Friday, August 29, 2008

What happens if Winston pulls the plug?

Assume the worst: tomorrow, Helen Clark will bow to the inevitable and suspend her Minister of Foreign Affairs. In retaliation, he repeats his grand toy-throwing exercise of 1998 and withdraws his support for the government. What happens? National's answer is "an election". That was Clark's answer too in 1998. But the reality is somewhat more complex.

The fundamental rule of our system of government is

The Queen reigns, but the government rules, so long as it has the support of the House of Representatives.
Obviously, NZ First withdrawing its support would call the confidence of the government into question. But it would not mean that it has clearly lost it (that would require actually losing a confidence vote in the House). However, confidence would be unclear. In these circumstances, the Cabinet Manual has the answer:
In some cases, the confidence of the House may be unclear, for example, in the case of a change in coalition arrangements. The incumbent government will need to clarify where the confidence of the House lies, within a short time frame (allowing a reasonable period for negotiation and reorganisation).
The government would not even need to go into caretaker mode (though they should be already this close to an election).

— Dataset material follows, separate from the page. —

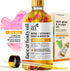 ArtNaturals Face & Body Vitamin E Bio Oil 4.0oz + Gua Sha Tools Set for Scars & Stretch Marks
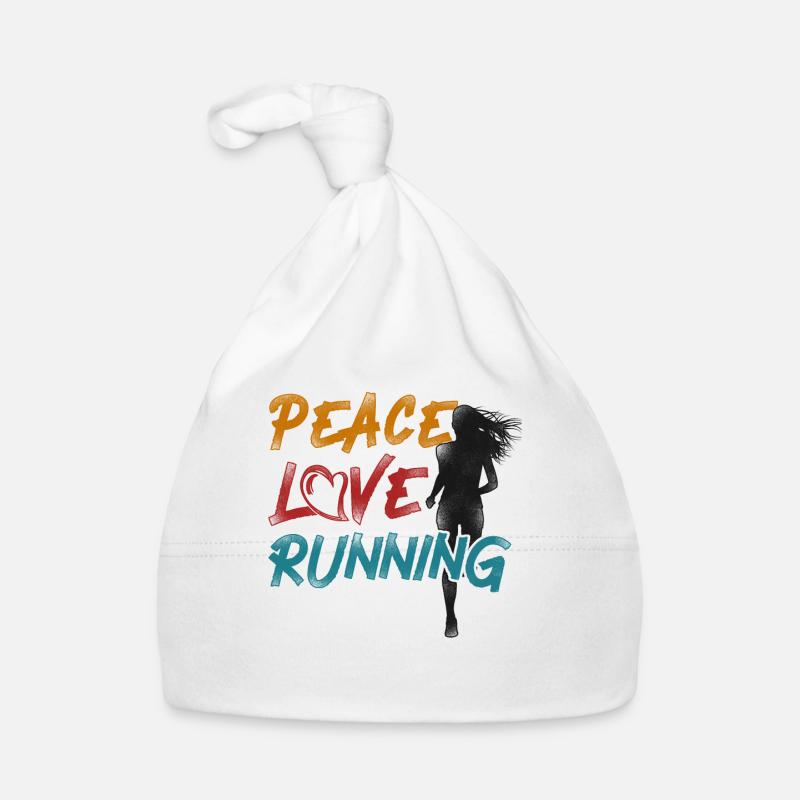 Running Runner Half Marathon - Baby Bio-Mütze - Weiß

How does this work in practice? On 14 August 1998, Winston Peters led his NZ First colleagues out of a Cabinet meeting over the proposed sale of Auckland Wellington Airport. A week later, he formally terminated his coalition agreement with National. Parliament continued to meet, and it rapidly became clear that National had confidence and supply from ACT and a few former NZ First members, but it was not until the next month, on 9 September 1998, that Jenny Shipley formally confirmed her new governing arrangements by winning a vote of confidence in the House.

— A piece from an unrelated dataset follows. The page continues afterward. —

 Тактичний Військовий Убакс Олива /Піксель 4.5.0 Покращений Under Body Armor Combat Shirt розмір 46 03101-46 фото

Since 1998, the acceptable timeframe for negotiation has probably shortened (OTOH, Shipley arguably had confidence for most of that period, though she had not formally put it to the test). And it is worth remembering that Parliament expires in just over a month anyway. Under these circumstances, with an election pending, the window for negotiation is likely even tighter. Clark would have quite a short period in which to negotiate and demonstrate confidence, or else we would simply have the election a bit earlier than planned (though ironically, exactly when some parties are expecting it, in early October).

Of course, Clark would also have the option of advising the Governor-general to dissolve Parliament and call an early election. That's her sole prerogative as Prime Minister (but see below). But the point of the above is to argue that she would not have to, if she could quickly negotiate alternative confidence arrangements and demonstrate them by winning a confidence vote in the House. Whether that is possible, and whether it would be worth it, of course, are other questions entirely.

Correction: It was Wellington, not Auckland airport. D'oh! Also, the power to call elections is not entirely absolute - two years ago the Governor-General made it clear that in the event of a mid-term collapse, it was (like everything else) subject to the caretaker convention and requires the support of the House. Realisiticly, I don't think that's an issue here - an election this close to the expiry of Parliament doesn't thwart the expressed will of the people (as it would mid-term when there are clear alternative arrangements available), and I expect any move by Clark to call one will meet with National's enthusiastic support.